» ENUNCIADO 1
Responda com base no texto sobre as teorias do pecado:
(a) Segundo Ritschl, o pecado só é entendido do ponto de vista de quê?
(b) Quem o texto cita como defensores da teoria de que o pecado é egoísmo?
(c) Segundo o texto, com referência a que se pode definir propriamente o pecado?

» BLOCO DE TEXTO
+++

5.5. Teoria do pecado como falta de confiança em Deus e como oposição ao seu reino, devido à ignorância.
Como Schleiermacher, Ritschl também dá ênfase ao fato de que o pecado é
entendido somente do ponto de vista da consciência cristã. Os que se
acham fora dos limites da religião cristã, e os que estão ainda alheios à
experiência da redenção, não têm nenhum conhecimento do pecado. Sob a
influencia da obra redentora de Deus, o homem toma consciência da sua
falta de confiança em Deus e da sua oposição ao reino de Deus, que
constitui o bem supremo. O pecado não é determinado pela atitude do
homem para com a lei de Deus, mas por sua relação com o propósito de
Deus, que visa ao estabelecimento do Reino. O homem imputa a si próprio,
como culpa, o seu fracasso em não conseguir tornar seu propósito de
Deus, mas Deus o considera apenas como ignorância e, porque ignorância, é
imperdoável. A ideia de que o pecado é ignorância vai contra a voz da
experiência cristã. O homem que leva sobre si o fardo o senso de pecado,
certamente não pensa nisso daquele modo. Também é grato porque não
somente os pecados cometidos na ignorância são doáveis, mas igualmente
todos os demais, com a única exceção da blasfêmia contra o Espírito
Santo.
5.6. Teoria de que o pecado é egoísmo.
Assumem essa posição Mueller e A H. Strong, entre outros. Alguns que
assumem essa posição concebem o egoísmo apenas como o oposto do
altruísmo ou da generosidade; outros o entendem como a escolha do ego,
em vez de Deus, como o supremo objeto do amor. Para Berkhof essa teoria,
especialmente quando concebe o egoísmo como a colocação do ego no lugar
de Deus, é, de longe, a melhor das teorias mencionadas. Todavia,
dificilmente se pode dizer que é satisfatória. Embora todo egoísmo seja
pecado, e haja um elemento de egoísmo em todo pecado, não se pode dizer
que o egoísmo é a essência do pecado. Só se pode definir propriamente o
pecado com referencia à lei de Deus, referencia completamente ausente da
definição em foco. Além disso, há muitos pecados nos quais o egoísmo
está longe de ser o principio dominante. Quando um pai é abatido pela
pobreza e vê a esposa e os filhos esmorecidos por falta de alimento, e,
em, seu desesperado desejo de socorrê-los acaba recorrendo ao roubo,
dificilmente se pode dizer que isso é puro egoísmo. Até pode ser que a
ideia de ego estivesse inteiramente ausente. A inimizade para com Deus, a
dureza de coração, a impenitência e a incredulidade são pecados
hediondos, mas não podem ser simplesmente classificados como egoísmo. E
certamente a ideia de que toda virtude é desinteresse próprio ou
generosidade, o que parece constituir um necessário corolário da teoria
que estamos considerando, não é válida, pelo menos numa das suas formas.

+++

» DADOS DO EXERCÍCIO
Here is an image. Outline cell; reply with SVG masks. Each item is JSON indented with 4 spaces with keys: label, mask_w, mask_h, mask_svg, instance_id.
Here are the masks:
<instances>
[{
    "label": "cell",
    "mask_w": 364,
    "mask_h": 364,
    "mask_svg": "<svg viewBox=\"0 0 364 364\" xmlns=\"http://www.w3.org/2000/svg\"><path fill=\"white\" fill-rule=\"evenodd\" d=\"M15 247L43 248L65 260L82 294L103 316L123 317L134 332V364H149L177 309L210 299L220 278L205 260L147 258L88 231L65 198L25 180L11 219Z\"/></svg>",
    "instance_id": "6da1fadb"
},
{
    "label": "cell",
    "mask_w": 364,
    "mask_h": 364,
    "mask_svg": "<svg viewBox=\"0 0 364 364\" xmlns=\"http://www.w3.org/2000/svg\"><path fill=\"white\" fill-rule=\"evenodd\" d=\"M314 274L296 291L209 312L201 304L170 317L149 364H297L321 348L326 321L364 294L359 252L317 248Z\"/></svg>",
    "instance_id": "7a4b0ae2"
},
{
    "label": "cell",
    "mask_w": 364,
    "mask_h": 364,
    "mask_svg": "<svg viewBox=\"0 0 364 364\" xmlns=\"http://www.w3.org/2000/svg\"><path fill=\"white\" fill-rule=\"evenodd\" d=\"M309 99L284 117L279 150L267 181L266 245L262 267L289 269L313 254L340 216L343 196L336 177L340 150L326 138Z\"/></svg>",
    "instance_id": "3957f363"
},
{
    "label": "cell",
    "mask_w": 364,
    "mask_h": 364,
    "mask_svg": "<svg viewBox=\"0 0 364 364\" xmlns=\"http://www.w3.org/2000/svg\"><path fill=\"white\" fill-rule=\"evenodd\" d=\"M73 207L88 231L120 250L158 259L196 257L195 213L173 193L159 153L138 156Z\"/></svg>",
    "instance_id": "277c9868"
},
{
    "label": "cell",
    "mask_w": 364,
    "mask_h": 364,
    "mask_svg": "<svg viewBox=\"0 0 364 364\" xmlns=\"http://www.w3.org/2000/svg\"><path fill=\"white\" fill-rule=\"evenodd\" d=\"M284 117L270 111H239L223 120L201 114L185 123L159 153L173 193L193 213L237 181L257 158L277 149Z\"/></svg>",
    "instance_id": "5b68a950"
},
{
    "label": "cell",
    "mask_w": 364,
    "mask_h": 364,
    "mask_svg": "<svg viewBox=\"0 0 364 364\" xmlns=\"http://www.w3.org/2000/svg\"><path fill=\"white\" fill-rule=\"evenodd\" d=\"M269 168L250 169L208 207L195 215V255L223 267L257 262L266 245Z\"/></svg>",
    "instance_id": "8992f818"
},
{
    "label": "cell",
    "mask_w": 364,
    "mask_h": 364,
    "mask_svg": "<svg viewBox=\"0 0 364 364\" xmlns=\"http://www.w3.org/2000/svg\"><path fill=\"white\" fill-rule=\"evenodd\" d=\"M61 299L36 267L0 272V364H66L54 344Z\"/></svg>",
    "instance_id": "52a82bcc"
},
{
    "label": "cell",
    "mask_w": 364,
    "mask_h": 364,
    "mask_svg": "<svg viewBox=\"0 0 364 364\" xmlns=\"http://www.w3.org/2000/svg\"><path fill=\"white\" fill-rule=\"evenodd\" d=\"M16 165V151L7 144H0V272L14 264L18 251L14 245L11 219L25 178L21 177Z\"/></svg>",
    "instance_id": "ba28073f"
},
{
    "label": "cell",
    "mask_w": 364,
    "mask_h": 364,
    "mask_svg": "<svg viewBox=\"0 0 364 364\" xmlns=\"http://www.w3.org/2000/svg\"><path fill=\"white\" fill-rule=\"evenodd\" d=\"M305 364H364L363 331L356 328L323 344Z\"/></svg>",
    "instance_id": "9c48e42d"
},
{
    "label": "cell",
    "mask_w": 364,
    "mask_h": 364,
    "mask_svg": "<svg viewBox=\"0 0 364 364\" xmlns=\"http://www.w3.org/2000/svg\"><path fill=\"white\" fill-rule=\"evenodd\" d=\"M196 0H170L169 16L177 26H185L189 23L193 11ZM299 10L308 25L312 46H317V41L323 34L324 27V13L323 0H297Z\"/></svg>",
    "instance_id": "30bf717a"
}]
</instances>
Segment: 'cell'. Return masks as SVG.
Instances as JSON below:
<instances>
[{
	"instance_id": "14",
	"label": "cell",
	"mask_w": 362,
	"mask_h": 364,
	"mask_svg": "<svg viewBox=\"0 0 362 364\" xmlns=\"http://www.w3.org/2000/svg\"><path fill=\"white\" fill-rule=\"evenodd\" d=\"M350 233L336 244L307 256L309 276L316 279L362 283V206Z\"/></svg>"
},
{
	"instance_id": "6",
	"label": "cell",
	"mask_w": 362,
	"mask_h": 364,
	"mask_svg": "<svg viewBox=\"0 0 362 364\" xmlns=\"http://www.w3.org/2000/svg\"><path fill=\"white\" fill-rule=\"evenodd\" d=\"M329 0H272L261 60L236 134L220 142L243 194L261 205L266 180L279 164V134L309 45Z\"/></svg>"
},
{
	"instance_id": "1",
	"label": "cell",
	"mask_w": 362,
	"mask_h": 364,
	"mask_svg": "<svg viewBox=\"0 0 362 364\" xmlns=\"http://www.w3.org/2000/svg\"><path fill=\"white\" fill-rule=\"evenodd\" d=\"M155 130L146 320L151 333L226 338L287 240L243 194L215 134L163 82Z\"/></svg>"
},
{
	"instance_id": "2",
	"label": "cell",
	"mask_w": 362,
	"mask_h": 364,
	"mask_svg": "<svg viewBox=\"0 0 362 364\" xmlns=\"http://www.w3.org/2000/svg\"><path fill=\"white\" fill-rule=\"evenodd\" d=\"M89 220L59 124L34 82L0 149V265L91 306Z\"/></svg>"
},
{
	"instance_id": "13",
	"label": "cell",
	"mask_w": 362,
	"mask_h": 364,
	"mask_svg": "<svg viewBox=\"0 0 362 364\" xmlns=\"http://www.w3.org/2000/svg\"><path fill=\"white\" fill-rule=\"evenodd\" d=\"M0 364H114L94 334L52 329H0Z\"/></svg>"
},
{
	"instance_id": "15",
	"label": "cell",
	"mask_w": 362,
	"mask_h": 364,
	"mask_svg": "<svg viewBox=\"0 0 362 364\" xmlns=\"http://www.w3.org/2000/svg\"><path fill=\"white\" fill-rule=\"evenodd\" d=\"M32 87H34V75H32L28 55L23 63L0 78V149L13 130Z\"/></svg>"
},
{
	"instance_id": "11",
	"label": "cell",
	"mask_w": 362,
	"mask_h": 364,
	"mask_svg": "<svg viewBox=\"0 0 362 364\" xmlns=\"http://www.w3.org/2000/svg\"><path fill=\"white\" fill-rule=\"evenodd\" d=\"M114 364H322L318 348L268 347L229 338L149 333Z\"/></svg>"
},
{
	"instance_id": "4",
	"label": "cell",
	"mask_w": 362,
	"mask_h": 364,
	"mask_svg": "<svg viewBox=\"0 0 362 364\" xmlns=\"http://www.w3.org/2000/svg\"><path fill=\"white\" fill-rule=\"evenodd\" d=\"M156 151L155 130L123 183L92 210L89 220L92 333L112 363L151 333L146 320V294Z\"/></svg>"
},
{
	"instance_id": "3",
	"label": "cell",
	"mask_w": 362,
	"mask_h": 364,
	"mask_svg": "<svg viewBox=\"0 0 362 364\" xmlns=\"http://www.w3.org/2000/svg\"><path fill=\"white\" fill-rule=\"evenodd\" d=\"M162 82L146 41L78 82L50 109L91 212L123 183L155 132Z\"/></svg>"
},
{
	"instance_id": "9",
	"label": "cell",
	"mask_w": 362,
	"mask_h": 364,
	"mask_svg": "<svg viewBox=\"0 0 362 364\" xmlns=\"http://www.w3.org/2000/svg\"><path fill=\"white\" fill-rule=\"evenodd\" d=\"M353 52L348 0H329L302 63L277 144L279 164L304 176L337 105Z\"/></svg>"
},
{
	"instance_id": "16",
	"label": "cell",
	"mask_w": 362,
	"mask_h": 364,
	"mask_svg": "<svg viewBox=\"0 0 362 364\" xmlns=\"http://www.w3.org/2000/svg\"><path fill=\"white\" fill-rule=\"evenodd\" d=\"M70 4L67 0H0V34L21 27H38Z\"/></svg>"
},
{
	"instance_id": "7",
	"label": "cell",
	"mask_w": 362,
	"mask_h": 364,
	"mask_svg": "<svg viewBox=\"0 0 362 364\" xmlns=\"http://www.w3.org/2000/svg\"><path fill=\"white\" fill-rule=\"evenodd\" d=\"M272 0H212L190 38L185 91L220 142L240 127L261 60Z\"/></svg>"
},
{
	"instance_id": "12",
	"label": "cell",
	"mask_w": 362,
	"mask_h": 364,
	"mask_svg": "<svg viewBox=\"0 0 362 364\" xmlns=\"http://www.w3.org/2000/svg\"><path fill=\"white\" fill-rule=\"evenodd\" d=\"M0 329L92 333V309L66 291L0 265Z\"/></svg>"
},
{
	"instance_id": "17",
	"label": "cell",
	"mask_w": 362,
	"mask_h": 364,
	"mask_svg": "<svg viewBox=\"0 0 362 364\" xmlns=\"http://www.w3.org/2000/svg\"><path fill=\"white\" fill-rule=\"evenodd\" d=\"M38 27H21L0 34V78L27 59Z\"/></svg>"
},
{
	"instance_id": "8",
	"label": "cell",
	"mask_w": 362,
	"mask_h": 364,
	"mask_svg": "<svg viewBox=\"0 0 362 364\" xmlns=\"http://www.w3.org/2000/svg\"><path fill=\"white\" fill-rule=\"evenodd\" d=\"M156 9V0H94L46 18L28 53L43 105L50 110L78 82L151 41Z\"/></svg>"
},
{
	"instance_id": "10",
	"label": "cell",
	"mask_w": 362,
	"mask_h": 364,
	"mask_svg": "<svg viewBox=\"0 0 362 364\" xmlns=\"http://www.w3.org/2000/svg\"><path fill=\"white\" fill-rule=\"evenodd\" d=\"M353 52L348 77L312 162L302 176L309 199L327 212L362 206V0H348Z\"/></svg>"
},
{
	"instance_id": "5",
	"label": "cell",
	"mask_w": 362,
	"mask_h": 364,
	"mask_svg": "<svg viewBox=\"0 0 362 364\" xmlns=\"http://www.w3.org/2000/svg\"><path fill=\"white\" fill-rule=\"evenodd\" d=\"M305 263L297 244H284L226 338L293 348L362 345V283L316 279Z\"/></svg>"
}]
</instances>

+++

» ENUNCIADO 2
Redigite sem nenhuma alteração as linhas dos registros, do início deles até a linha que contém "247L43 248L65 260L82", inclusive.

» RESULTADO DO EXERCÍCIO 1
(a) Da consciência cristã.
(b) Mueller e A H. Strong, entre outros.
(c) À lei de Deus.

» RESULTADO DO EXERCÍCIO 2
Here is an image. Outline cell; reply with SVG masks. Each item is JSON indented with 4 spaces with keys: label, mask_w, mask_h, mask_svg, instance_id.
Here are the masks:
<instances>
[{
    "label": "cell",
    "mask_w": 364,
    "mask_h": 364,
    "mask_svg": "<svg viewBox=\"0 0 364 364\" xmlns=\"http://www.w3.org/2000/svg\"><path fill=\"white\" fill-rule=\"evenodd\" d=\"M15 247L43 248L65 260L82 294L103 316L123 317L134 332V364H149L177 309L210 299L220 278L205 260L147 258L88 231L65 198L25 180L11 219Z\"/></svg>",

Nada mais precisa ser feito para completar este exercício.